» REQUIRED WORK:
A - From the text about Paritosh Sen, write out the passage starting with "In 1943, he" and going on through "interest in calligraphy.".
B - Translate this sentence from the text about Paritosh Sen into Spanish: "He ran away from home to join the Madras Art School headed by the legendary Devi Prosad Roy Chowdhury, graduating from there in 1939."

» SOURCE TEXT:
· · ·
She turned his face this way and that and the master painter did not mind in the least. A true artist, he respected her dedication to her art. In fact, he began to doodle to make the shoot realistic and the result was a brilliant self-portrait, minimalist, gaunt, bold, very Paritosh Sen. 

Brilliance was certainly something you’d expect from Paritosh Sen, born into the family of a Dhaka Ayurved in 1918. Sen’s childhood was charmed, in the land of verdure. That was probably when Nature made its first and most profound impact on him because I could never get over the respect he gave to creatures big and small, from a crow to a goat. He observed insects, animals, birds and took in their colour, gait, eccentricities and even their expressions that make up their distinct personality.

By the time he was done with school, Paritosh was convinced about art. He ran away from home to join the Madras Art School headed by the legendary Devi Prosad Roy Chowdhury, graduating from there in 1939. That is where he met and interacted with students who later turned art stalwarts like KCS. Panicker, Prodosh Dasgupta and Gopal Ghosh.

In 1943, he and his friends formed the Calcutta Group, to reflect contemporary reality and shed the stereotype of the Bengal School. This was also the time when printing technology was opening up fascinating aspects of European modern art for art students in distant Kolkata and works like the Third Class Compartment are proof of the European influence on the artist in Asia. In 1949, Sen left for Europe. 

In Paris, he studied the history of painting at Andre Lhote’s school, Academie Grand Chaumier, Ecole des Beaux Arts and Ecole des Louvre, returning to a new home in post independence India, Kolkata, in 1954.

He joined the School of Printing Technology as professor of design and layout. In 1960, he earned a rare honour when he was appointed by the French government to design Bengali typography based on the script of Rabindranath Tagore. That explains his interest in calligraphy.

In the early 1970s, he received the Rockefeller Grant and went to New York. Widely travelled, he was amongst the very few young Indian artists to have had the opportunity to meet and spend time with great modern masters of our time, like Pablo Picasso and Brancusi, experiences which deeply influenced him.

This period saw the emergence of a bolder Sen, where both line and colour were pure and from the heart. Consider, The Bird Seller and Boy Floating Paper Boats, for shades of Picasso’s obvious inspiration.

A retrospective and introspective artist, Paritosh Sen was a brilliant teacher. In 1981-82, he was Artist-in-Residence at Maryland Institute of Art, Baltimore and was invited by the National Institute of Design at Ahmedabad to be an artist-in-residence in 1985 where he taught illustration. Earlier, he worked as an art teacher at Daly College, Indore, for 10 years. From 1956 to 1979, he taught at the Regional Institute of Printing Technology, Jadavpur.
· · ·
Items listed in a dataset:
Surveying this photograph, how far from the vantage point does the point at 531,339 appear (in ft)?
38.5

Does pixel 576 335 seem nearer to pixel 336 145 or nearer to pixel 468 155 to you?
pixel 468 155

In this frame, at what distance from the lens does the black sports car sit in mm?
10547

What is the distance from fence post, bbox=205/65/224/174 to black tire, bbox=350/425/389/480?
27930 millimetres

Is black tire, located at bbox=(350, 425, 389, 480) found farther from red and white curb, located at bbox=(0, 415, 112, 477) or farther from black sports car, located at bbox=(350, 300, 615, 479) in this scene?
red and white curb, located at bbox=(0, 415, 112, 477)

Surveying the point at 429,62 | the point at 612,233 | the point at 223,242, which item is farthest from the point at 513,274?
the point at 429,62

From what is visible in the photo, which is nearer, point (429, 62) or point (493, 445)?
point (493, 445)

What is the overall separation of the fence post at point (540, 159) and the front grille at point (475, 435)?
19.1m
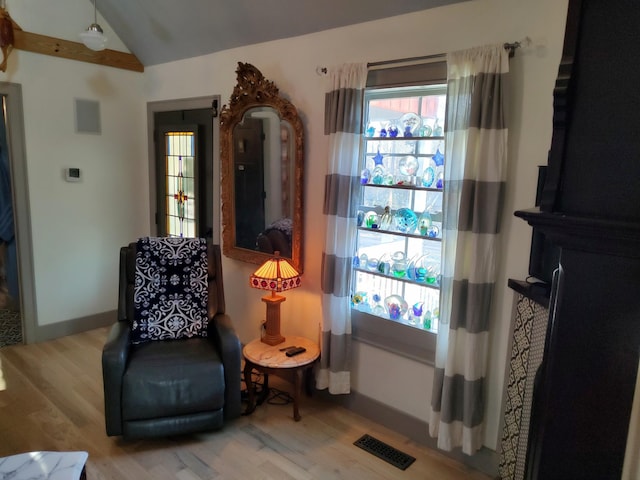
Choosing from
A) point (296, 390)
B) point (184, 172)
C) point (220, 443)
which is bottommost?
point (220, 443)

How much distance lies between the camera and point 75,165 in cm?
391

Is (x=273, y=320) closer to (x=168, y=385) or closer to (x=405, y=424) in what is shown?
(x=168, y=385)

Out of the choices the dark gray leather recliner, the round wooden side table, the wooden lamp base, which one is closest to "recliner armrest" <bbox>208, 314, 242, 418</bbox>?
the dark gray leather recliner

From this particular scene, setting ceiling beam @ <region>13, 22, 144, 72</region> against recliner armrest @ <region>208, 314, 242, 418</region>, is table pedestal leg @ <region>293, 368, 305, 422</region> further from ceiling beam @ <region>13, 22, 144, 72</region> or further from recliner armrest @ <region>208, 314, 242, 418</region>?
ceiling beam @ <region>13, 22, 144, 72</region>

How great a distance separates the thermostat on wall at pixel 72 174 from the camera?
3.85 m

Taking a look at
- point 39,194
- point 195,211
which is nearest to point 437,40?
point 195,211

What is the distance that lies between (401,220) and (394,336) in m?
0.68

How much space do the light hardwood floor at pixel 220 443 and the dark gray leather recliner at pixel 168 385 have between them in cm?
13

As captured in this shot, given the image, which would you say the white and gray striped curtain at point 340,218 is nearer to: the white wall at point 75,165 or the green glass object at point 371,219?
the green glass object at point 371,219

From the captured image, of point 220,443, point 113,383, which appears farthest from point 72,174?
point 220,443

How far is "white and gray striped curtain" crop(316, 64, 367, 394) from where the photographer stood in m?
2.60

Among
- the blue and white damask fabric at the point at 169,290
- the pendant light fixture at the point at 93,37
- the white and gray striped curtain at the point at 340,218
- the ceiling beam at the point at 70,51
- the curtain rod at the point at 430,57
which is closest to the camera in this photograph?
the curtain rod at the point at 430,57

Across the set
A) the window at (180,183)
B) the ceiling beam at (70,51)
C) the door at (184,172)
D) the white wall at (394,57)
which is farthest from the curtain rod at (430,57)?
the ceiling beam at (70,51)

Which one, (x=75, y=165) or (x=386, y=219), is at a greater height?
(x=75, y=165)
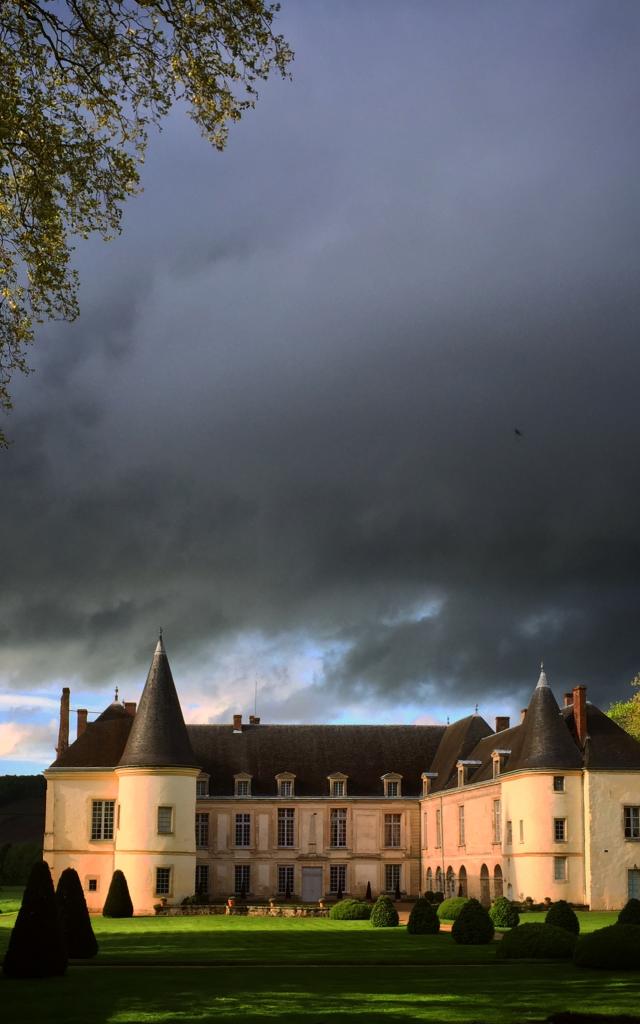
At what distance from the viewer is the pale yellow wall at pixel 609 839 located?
41.8m

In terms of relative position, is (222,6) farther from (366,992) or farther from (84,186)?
(366,992)

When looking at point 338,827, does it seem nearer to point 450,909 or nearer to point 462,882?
point 462,882

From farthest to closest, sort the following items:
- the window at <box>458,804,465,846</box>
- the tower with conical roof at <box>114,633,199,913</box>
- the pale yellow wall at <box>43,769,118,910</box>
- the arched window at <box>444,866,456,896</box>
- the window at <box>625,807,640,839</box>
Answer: the arched window at <box>444,866,456,896</box>, the window at <box>458,804,465,846</box>, the pale yellow wall at <box>43,769,118,910</box>, the tower with conical roof at <box>114,633,199,913</box>, the window at <box>625,807,640,839</box>

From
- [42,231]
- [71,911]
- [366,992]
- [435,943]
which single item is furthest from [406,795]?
[42,231]

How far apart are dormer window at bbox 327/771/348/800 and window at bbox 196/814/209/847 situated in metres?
5.64

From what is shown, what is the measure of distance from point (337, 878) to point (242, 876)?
13.7 feet

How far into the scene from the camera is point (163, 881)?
45.5 m

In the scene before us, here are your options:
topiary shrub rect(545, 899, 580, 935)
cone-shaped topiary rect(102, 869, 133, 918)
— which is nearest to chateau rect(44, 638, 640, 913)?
cone-shaped topiary rect(102, 869, 133, 918)

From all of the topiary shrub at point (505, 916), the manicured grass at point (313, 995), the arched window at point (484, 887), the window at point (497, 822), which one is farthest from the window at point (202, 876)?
the manicured grass at point (313, 995)

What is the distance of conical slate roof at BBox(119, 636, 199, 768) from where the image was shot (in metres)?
45.9

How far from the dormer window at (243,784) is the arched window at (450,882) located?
31.3 feet

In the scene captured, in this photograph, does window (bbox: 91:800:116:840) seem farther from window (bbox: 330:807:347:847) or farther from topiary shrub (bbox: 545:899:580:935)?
topiary shrub (bbox: 545:899:580:935)

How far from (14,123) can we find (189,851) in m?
36.7

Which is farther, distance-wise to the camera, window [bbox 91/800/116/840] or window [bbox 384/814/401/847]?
window [bbox 384/814/401/847]
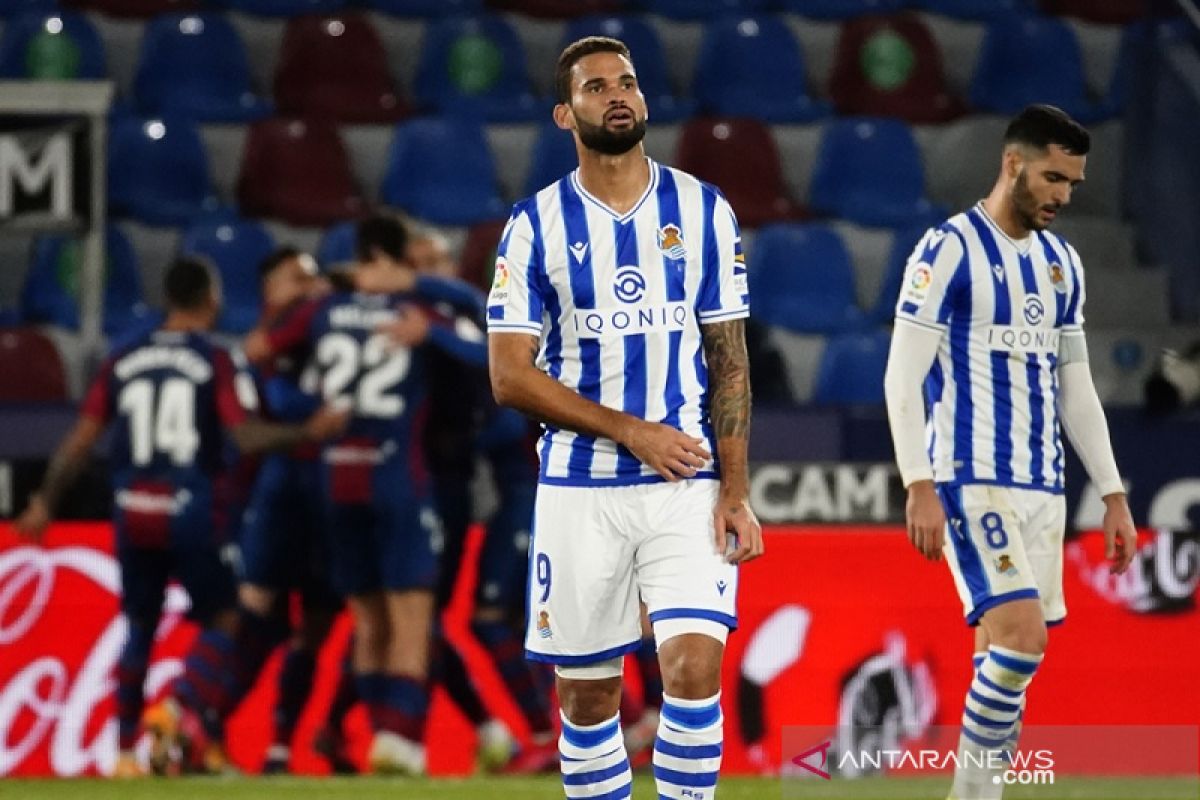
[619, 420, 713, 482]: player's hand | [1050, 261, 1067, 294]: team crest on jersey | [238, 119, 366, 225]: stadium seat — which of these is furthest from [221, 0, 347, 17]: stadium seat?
[619, 420, 713, 482]: player's hand

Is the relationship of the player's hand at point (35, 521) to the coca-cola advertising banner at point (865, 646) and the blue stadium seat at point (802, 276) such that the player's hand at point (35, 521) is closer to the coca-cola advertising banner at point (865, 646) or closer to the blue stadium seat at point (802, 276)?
the coca-cola advertising banner at point (865, 646)

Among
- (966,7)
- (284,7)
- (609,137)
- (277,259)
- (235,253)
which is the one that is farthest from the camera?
(966,7)

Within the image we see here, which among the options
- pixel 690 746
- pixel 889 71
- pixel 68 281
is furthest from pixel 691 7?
pixel 690 746

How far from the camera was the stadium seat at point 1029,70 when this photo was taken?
12.0 m

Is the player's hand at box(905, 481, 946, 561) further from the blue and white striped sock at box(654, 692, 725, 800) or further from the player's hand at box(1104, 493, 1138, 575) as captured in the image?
the blue and white striped sock at box(654, 692, 725, 800)

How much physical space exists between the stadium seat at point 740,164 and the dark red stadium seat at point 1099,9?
6.91ft

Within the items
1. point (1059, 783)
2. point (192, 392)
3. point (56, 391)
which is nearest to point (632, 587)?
point (1059, 783)

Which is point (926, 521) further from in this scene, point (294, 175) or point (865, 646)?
point (294, 175)

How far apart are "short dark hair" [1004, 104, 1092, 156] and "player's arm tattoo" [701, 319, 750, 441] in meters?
1.37

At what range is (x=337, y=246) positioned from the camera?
10.8 m

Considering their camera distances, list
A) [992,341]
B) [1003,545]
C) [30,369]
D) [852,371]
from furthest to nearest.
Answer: [852,371]
[30,369]
[992,341]
[1003,545]

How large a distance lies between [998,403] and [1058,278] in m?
0.38

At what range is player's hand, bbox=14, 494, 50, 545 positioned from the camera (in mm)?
7855

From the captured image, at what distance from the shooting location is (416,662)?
7785 millimetres
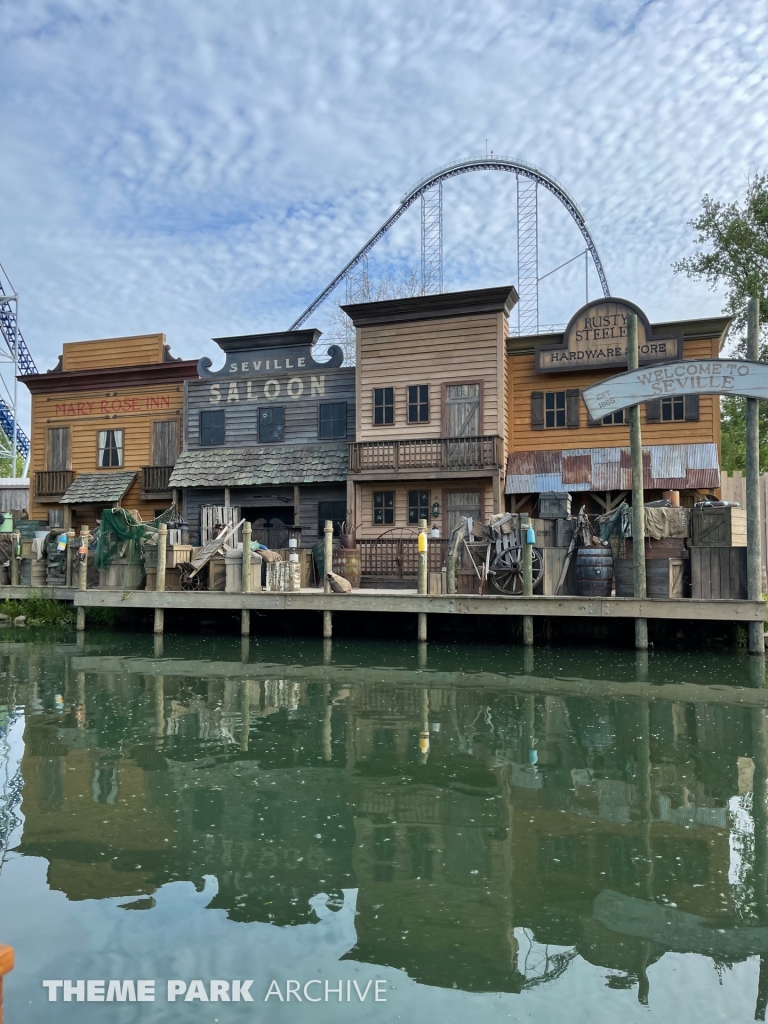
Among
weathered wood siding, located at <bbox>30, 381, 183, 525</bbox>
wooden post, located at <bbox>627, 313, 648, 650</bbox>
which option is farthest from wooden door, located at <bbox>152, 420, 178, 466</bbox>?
wooden post, located at <bbox>627, 313, 648, 650</bbox>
· · ·
» ANSWERS TO THE TASKS:
A -
In 1943, he and his friends formed the Calcutta Group, to reflect contemporary reality and shed the stereotype of the Bengal School. This was also the time when printing technology was opening up fascinating aspects of European modern art for art students in distant Kolkata and works like the Third Class Compartment are proof of the European influence on the artist in Asia. In 1949, Sen left for Europe. 

In Paris, he studied the history of painting at Andre Lhote’s school, Academie Grand Chaumier, Ecole des Beaux Arts and Ecole des Louvre, returning to a new home in post independence India, Kolkata, in 1954.

He joined the School of Printing Technology as professor of design and layout. In 1960, he earned a rare honour when he was appointed by the French government to design Bengali typography based on the script of Rabindranath Tagore. That explains his interest in calligraphy.

B - Se escapó de casa para ingresar en la Escuela de Arte de Madrás, dirigida por el legendario Devi Prosad Roy Chowdhury, donde se graduó en 1939.